__What to do__
Change "gold medal" to "first place" in the text about Eva Sandersen's taekwondo career, starting with "Sandersen won a" and going on through "junior's freestyle competition.", and write that part out again.

__Text under study__
Eva Eun-Kyung Sandersen (Korean: Eva 은경 Sandersen, born 12 February 2001) is a Danish taekwondo athlete, ten-time World Poomsae medalist and eleven-time European Champion.

== Taekwondo career ==

Eva Sandersen started practicing the Korean martial arts taekwondo in 2009 at the suggestion of her parents.

=== Junior competitions ===
Sandersen participated in her first major competition as a junior at the 2014 World Poomsae Championships in Aguascalientes, where she claimed the bronze medal with the female team in the traditional Poomsae competition. At the 2015 European Championships in Belgrade, she placed first in the individual Freestyle as well as the traditional Poomsae Competition.

In 2016, she competed at the World Championships in Lima, where she won a silver medal in the junior's freestyle competition in the age group "under 17" (ages 15 to 17). Additionally, she competed in the junior's Recognized Poomsae competition, where she placed fifth. At this competition, Sandersen also competed alongside teammates Lærke Pedersen and Emma Kayerød-Rasmussenwon in the synchronous-team category, where the group received a fifth place as well.

Sandersen won a gold medal in the junior's Recognized Poomsae competition (ages 15 to 17) at the 2017 Taekwondo European Championships. At the same event, she also earned a second place in the junior's freestyle competition.

In 2018, Sandersen participated in the World Taekwondo Poomsae Championships, where she earned two bronze medals, one in the Recognized Poomsae competition and one in the Freestyle Poomsae competition for the age group from 15 to 17 years. That same year, she won the gold medal in the Recognized Poomsae competition at the 2018 World Taekwondo Beach Championships.

__Data to examine__

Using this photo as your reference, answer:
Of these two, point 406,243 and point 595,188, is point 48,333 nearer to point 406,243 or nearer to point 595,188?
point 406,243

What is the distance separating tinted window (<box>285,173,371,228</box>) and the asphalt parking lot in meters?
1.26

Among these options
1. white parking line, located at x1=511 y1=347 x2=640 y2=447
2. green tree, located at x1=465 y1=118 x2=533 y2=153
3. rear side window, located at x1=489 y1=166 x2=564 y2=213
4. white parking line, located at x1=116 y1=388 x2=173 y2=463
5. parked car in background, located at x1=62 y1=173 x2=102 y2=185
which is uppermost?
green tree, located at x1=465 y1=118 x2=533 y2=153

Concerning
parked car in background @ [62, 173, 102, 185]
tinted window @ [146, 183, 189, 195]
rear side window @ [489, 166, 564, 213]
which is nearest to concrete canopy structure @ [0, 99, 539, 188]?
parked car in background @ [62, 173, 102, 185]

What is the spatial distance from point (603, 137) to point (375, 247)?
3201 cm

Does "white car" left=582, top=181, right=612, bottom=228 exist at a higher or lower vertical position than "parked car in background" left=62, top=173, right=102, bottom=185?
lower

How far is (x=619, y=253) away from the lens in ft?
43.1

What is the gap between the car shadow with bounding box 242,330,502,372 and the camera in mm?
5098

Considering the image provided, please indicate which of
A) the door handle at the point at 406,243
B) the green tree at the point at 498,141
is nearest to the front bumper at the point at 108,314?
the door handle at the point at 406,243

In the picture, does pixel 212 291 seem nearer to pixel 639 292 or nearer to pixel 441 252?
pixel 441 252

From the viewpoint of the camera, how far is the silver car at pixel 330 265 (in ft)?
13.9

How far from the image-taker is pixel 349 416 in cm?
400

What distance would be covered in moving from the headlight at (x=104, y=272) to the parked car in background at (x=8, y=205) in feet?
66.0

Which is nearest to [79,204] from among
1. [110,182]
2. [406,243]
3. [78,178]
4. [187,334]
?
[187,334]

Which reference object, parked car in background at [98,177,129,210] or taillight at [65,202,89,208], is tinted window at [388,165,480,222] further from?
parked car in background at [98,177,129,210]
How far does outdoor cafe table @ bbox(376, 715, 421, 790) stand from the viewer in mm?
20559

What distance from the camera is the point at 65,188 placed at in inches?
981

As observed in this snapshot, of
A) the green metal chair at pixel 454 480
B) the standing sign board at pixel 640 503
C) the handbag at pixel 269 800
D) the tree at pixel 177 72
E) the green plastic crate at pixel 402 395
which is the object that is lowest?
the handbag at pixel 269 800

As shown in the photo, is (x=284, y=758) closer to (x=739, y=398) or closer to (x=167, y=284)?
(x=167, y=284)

__Answer space__
Sandersen won a first place in the junior's Recognized Poomsae competition (ages 15 to 17) at the 2017 Taekwondo European Championships. At the same event, she also earned a second place in the junior's freestyle competition.